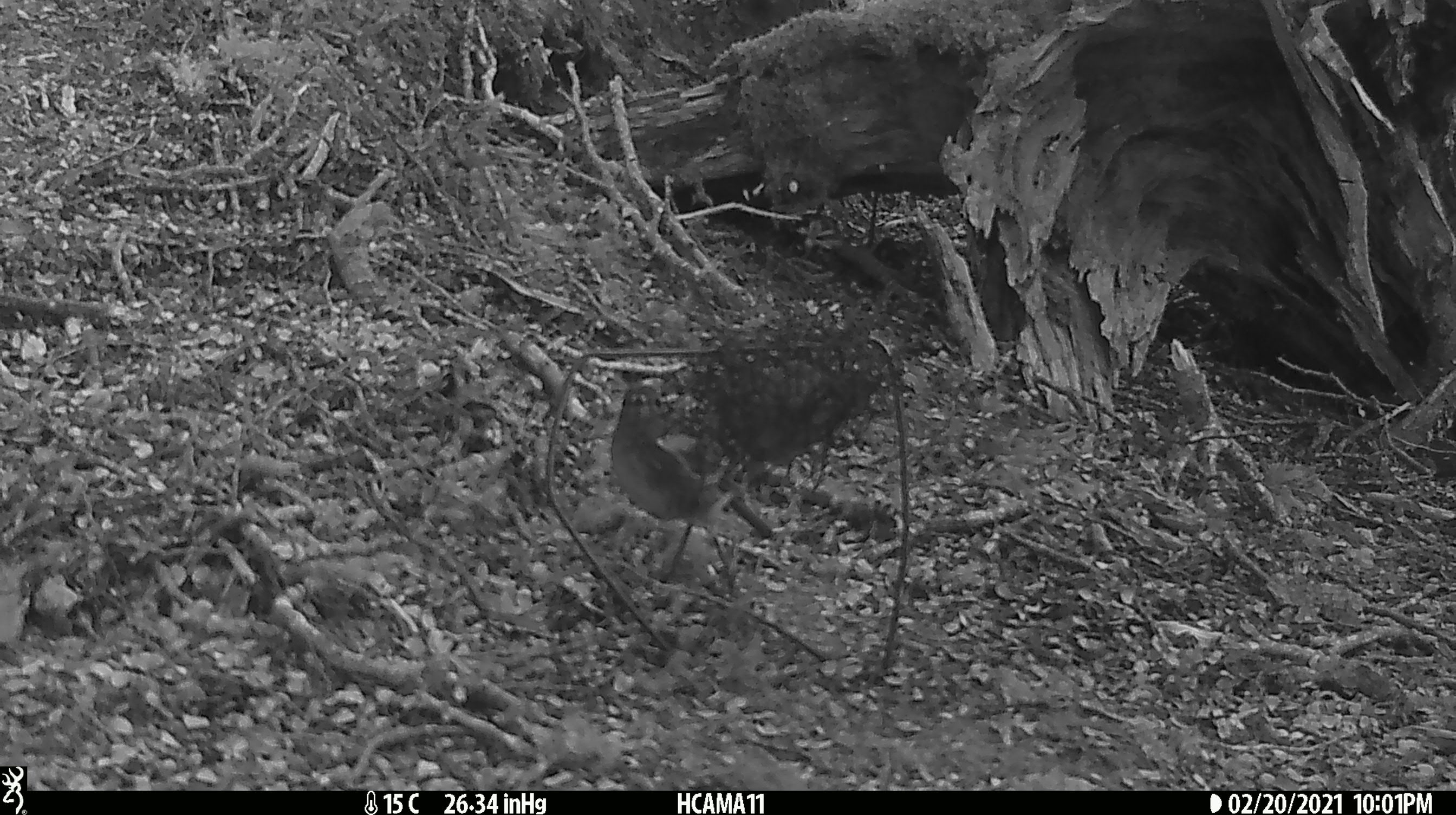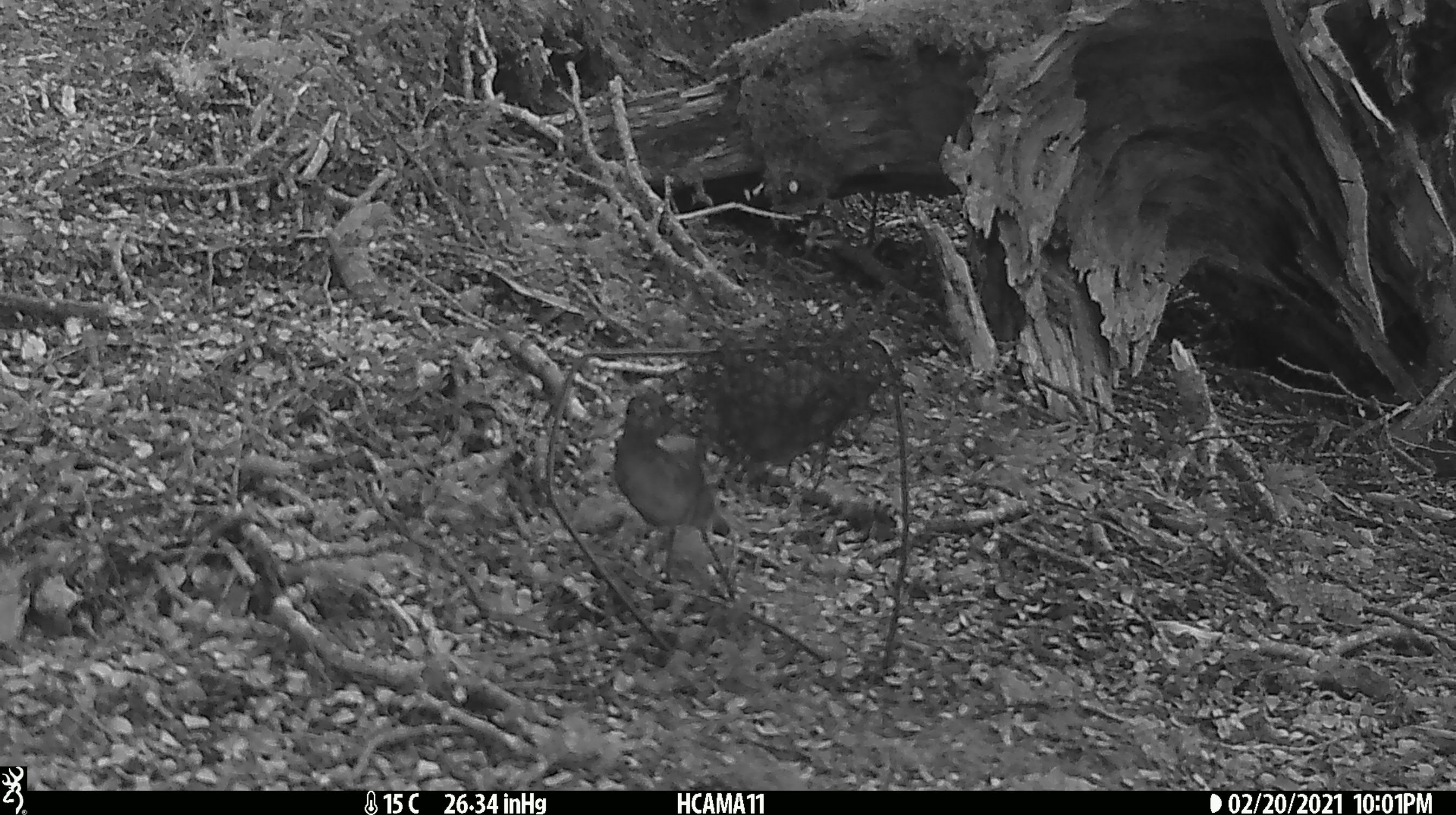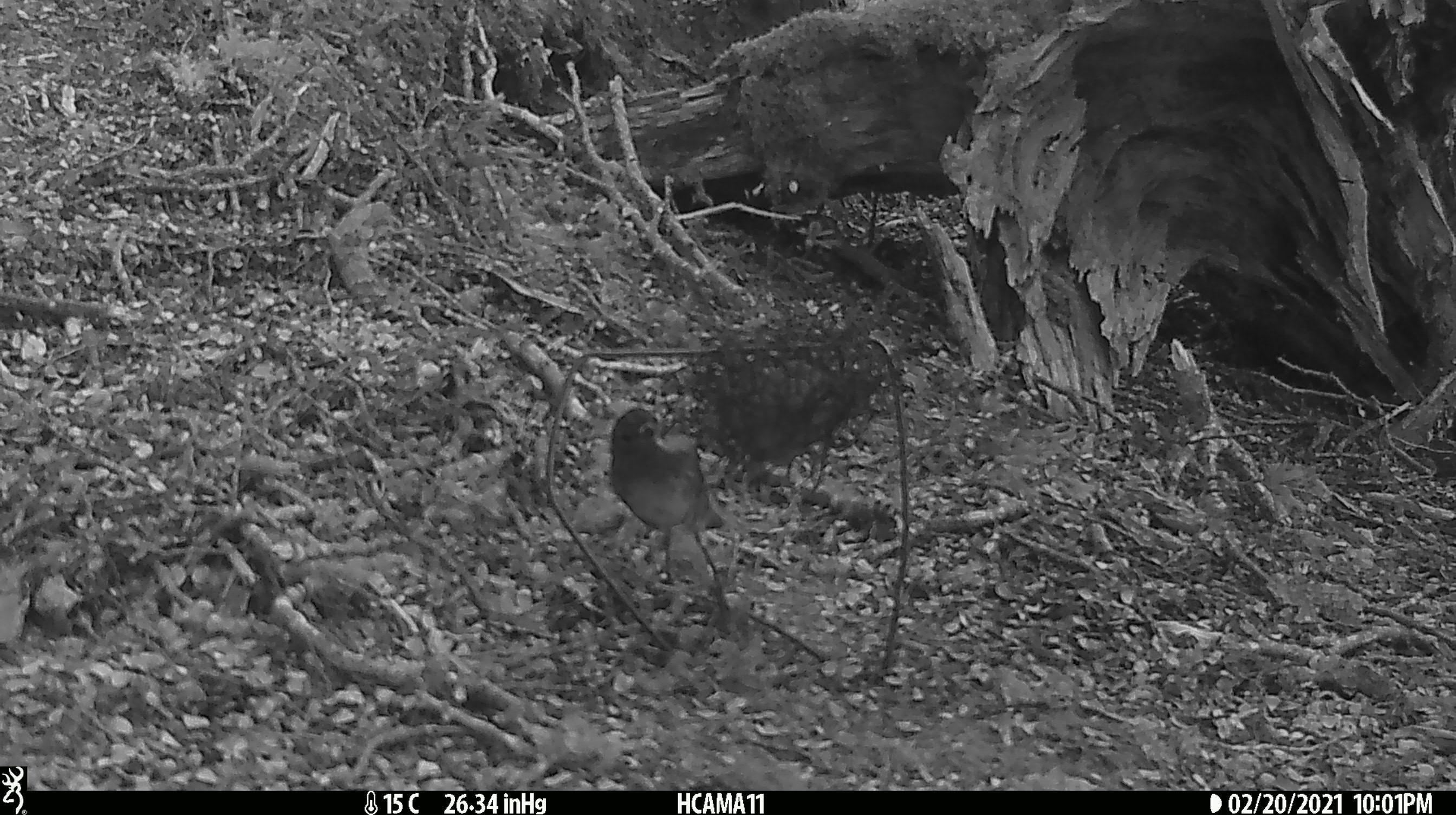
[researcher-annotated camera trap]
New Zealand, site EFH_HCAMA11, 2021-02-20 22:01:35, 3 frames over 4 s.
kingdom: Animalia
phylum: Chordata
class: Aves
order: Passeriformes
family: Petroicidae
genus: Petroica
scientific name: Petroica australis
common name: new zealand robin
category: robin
---+---
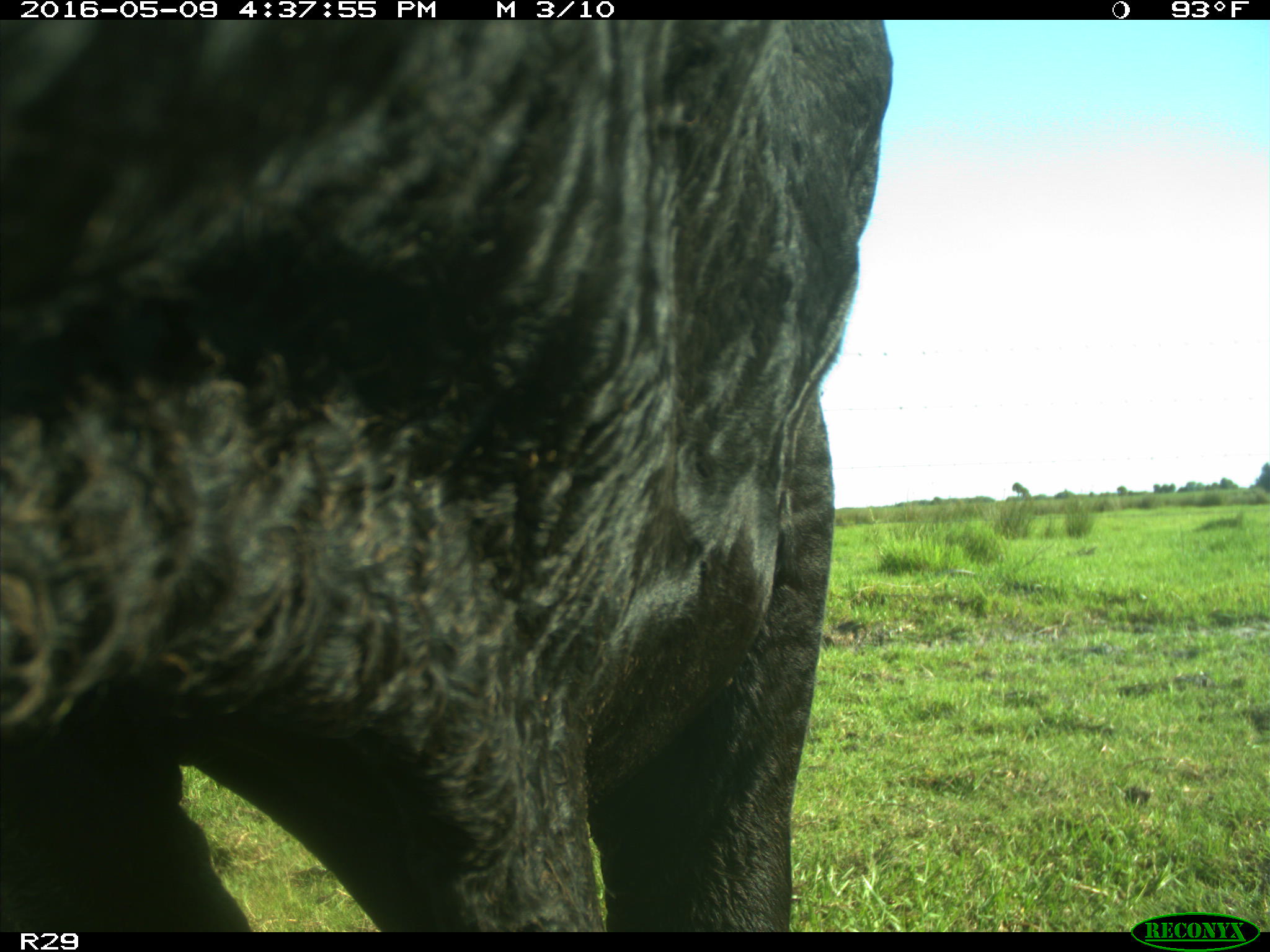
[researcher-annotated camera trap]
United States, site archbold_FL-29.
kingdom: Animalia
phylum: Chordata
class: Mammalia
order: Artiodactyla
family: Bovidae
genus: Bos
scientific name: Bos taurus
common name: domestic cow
---+---
EXERCISE AIM: Starting with the line with "United States, site archbold_FL-29." above and going on through the line with "common name: domestic cow", transcribe every line exactly, both ends included, and add nothing.

SOLUTION:
United States, site archbold_FL-29.
kingdom: Animalia
phylum: Chordata
class: Mammalia
order: Artiodactyla
family: Bovidae
genus: Bos
scientific name: Bos taurus
common name: domestic cow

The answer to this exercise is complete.